Os suíços tinham condições de arcar com os custos de uma adoção, e a Coréia não foi o único país de onde vieram crianças para adoção na Suíça. Casais suíços também trouxeram crianças para adoção da Índia, Sri Lanka, Colômbia, Romênia, Rússia, Ucrânia e Etiópia. Segundo o jornalista, filho adotivo e autor de um livro sobre adoçõesLink externo, Eric Breitinger, o número de adoções internacionais na Suíça foi relativamente alto nos últimos anos. “Uma adoção internacional custa bastante dinheiro”, esclarece Breitinger. Suíços e suíças teriam meios para viajar para o exterior e dar início ao processo de adoção por si próprios.
Para Breitinger, crianças estrangeiras lidam melhor com os desafios da adoção do que crianças suíças.
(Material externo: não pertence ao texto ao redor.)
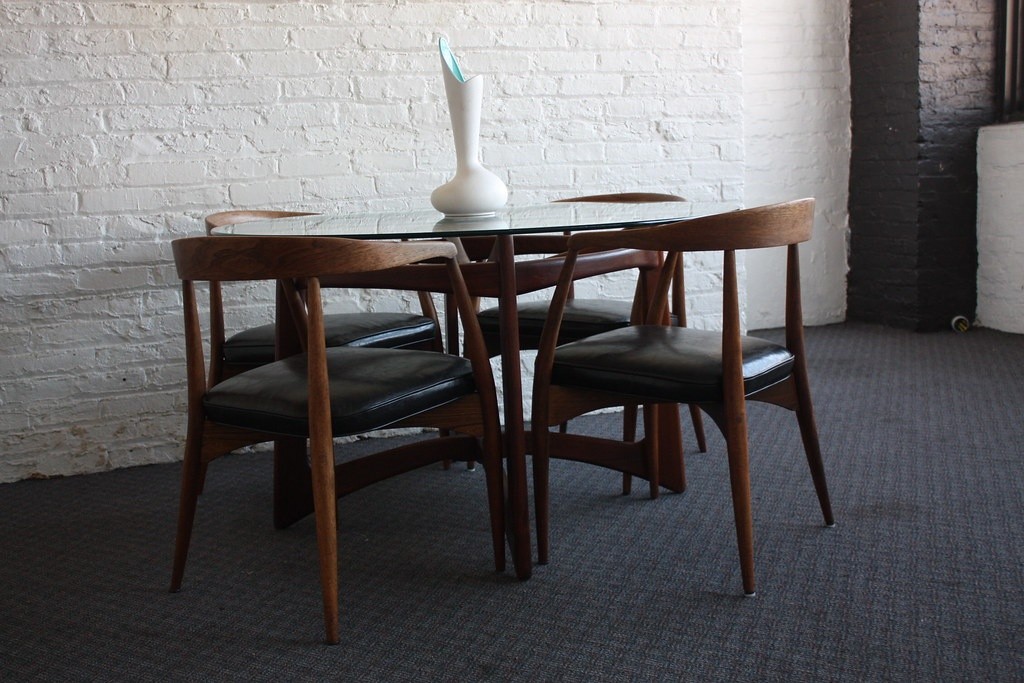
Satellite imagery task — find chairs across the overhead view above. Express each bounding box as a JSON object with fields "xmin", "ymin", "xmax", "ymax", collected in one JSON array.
[
  {"xmin": 530, "ymin": 198, "xmax": 839, "ymax": 601},
  {"xmin": 205, "ymin": 208, "xmax": 458, "ymax": 521},
  {"xmin": 464, "ymin": 191, "xmax": 709, "ymax": 495},
  {"xmin": 167, "ymin": 234, "xmax": 508, "ymax": 645}
]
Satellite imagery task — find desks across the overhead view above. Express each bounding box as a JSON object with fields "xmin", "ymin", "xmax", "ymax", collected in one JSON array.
[{"xmin": 210, "ymin": 200, "xmax": 740, "ymax": 582}]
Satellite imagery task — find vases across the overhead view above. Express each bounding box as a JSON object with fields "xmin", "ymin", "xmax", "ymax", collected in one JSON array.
[{"xmin": 430, "ymin": 38, "xmax": 508, "ymax": 220}]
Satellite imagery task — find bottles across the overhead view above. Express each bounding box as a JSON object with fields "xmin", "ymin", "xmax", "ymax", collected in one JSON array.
[{"xmin": 431, "ymin": 36, "xmax": 507, "ymax": 216}]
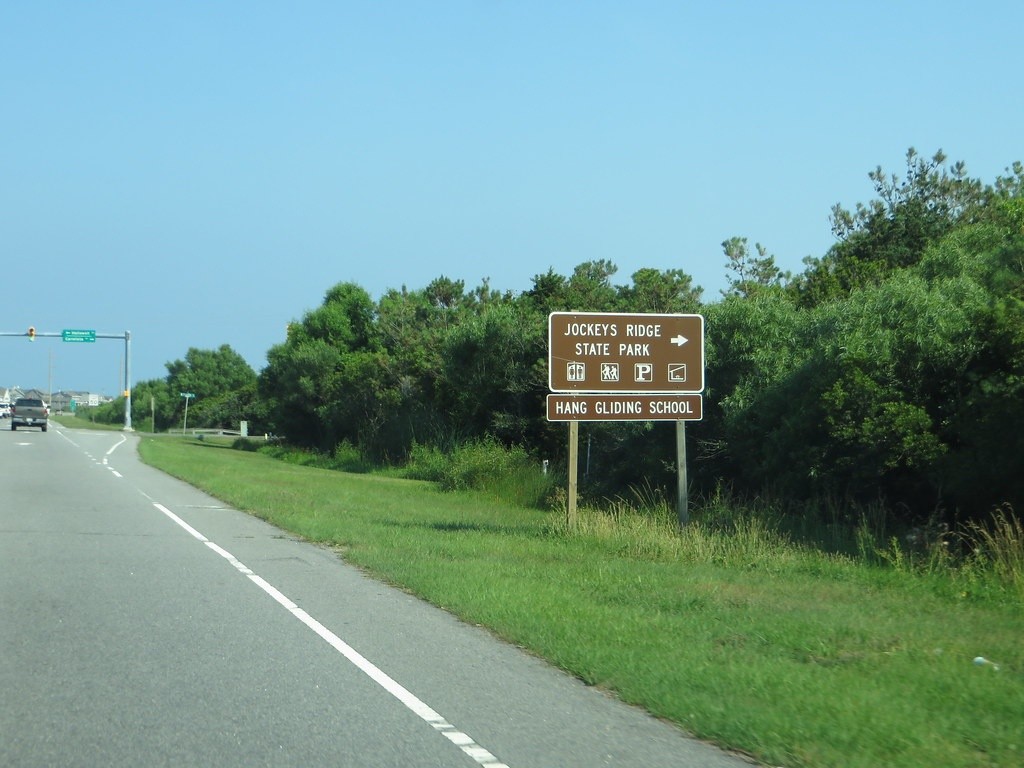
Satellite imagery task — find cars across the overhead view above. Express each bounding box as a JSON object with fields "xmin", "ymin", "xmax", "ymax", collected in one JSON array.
[
  {"xmin": 9, "ymin": 396, "xmax": 52, "ymax": 436},
  {"xmin": 0, "ymin": 403, "xmax": 12, "ymax": 420}
]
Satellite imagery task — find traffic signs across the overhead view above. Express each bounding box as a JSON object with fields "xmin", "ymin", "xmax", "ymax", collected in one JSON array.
[{"xmin": 547, "ymin": 309, "xmax": 706, "ymax": 395}]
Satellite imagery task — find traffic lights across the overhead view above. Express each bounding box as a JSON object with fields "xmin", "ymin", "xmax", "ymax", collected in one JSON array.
[{"xmin": 29, "ymin": 327, "xmax": 35, "ymax": 341}]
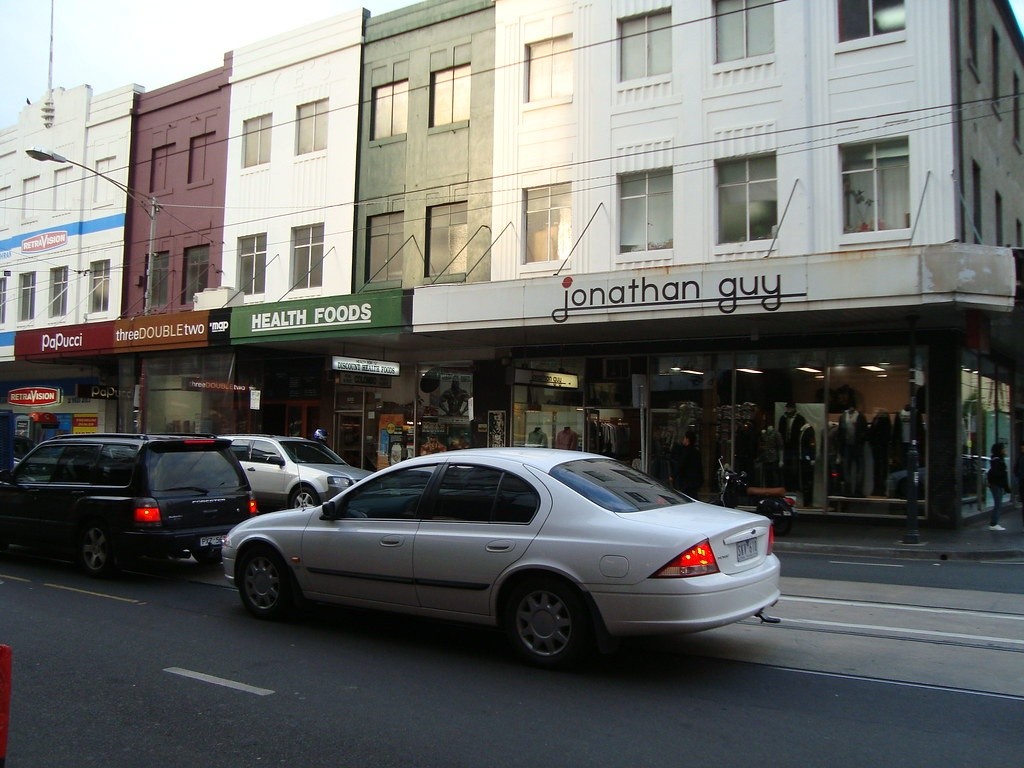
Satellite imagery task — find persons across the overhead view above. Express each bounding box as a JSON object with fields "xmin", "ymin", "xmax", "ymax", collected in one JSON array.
[
  {"xmin": 420, "ymin": 433, "xmax": 447, "ymax": 456},
  {"xmin": 670, "ymin": 431, "xmax": 705, "ymax": 500},
  {"xmin": 836, "ymin": 403, "xmax": 925, "ymax": 493},
  {"xmin": 439, "ymin": 376, "xmax": 471, "ymax": 417},
  {"xmin": 987, "ymin": 443, "xmax": 1011, "ymax": 531},
  {"xmin": 314, "ymin": 429, "xmax": 330, "ymax": 443},
  {"xmin": 527, "ymin": 427, "xmax": 548, "ymax": 448},
  {"xmin": 759, "ymin": 426, "xmax": 784, "ymax": 488},
  {"xmin": 777, "ymin": 401, "xmax": 806, "ymax": 474},
  {"xmin": 555, "ymin": 427, "xmax": 578, "ymax": 450},
  {"xmin": 798, "ymin": 423, "xmax": 815, "ymax": 507},
  {"xmin": 1013, "ymin": 441, "xmax": 1024, "ymax": 524}
]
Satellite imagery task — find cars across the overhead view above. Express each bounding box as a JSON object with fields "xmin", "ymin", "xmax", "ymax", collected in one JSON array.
[
  {"xmin": 10, "ymin": 436, "xmax": 37, "ymax": 472},
  {"xmin": 886, "ymin": 454, "xmax": 1009, "ymax": 504},
  {"xmin": 221, "ymin": 446, "xmax": 784, "ymax": 667}
]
Muitas das crianças adotadas no exterior compreendem antes das suíças os motivos, tais como a pobreza, que levaram seus pais biológicos lhes cederem para adoção. Ademais, os pais adotivos não podem esconder a adoção das crianças devido a sua aparência distinta. Antes era comum na Suíça se ocultar das crianças o fato de serem adotadas. Hoje isto não é mais permitido.
A aparência exótica também pode trazer desvantagens. “Muitos suíços falavam comigo em um alemão simplificado, porque eles pensavam que eu não falava o alemão suíço”, conta Elena. “Eu ficava ofendida.” E quando aconteceu a “Onda Tailandesa”, na qual vários suíços se casaram e trouxeram para a Suíça mulheres tailandesas, ela foi assediada sexualmente em público. Segundo ela, a situação melhorou depois.
“Eu nunca me senti descriminado”, diz, por outro lado, Tom. «Os asiáticos têm uma imagem boa da Suíça por compartilharem qualidades suíças típicas como a pontualidade, a confiabilidade e a limpeza”. Seu amigo originário de um país africano tem muito mais dificuldades.
No presente crianças podem ser adotadas apenas em seus respectivos países, e as barreiras para a adoção internacional foram elevadas. Os Acordos de Haia requerem que apenas crianças que não encontrarem pais adotivos em seus respectivos países possam ser adotadas por estrangeiros. Com isso pretende-se reduzir o tráfico de crianças. Na Suíça este acordo foi ratificado em 2003. Ao longo dos anos o número de adoções tem se reduzido continuamente; de 1583 adoções em 1980, houve uma queda para 363 em 2016. Muitos casais sem filhos teriam ainda interesse em adotar. De acordo com o Instituto Federal de Estatísticas da Suíça, essa redução se deve a alterações na legislação e à ratificação do Acordo de Haia.
Breitinger acha que o Acordo de HaiaLink externo é, em princípio, bom. Ele duvida, todavia, que países extremamente pobres possam aplicar seus princípios na prática. “A questão fundamental é saber o que acontece com as crianças”, diz ele. “As autoridades e instituições tomam conta bem delas, ou as deixam simplesmente vegetar em um orfanato?”. A Organização de Apoio a Crianças Adotivas e sob Tutela da Suíça tem preocupações similares (Pach, sigla em alemão): “O Acordo de Haia para nós é em princípio uma boa coisa”, diz Karin MeierhoferLink externo, a diretora da PachLink externo. “Até onde sabemos, o Acordo poderia reduzir em muito o tráfico de crianças”. Mas ela também lembra que não se sabe ao certo o que acontece com as crianças em seus próprios países natais: “pode ser que as crianças acabem sendo mandadas para um orfanato mal administrado”.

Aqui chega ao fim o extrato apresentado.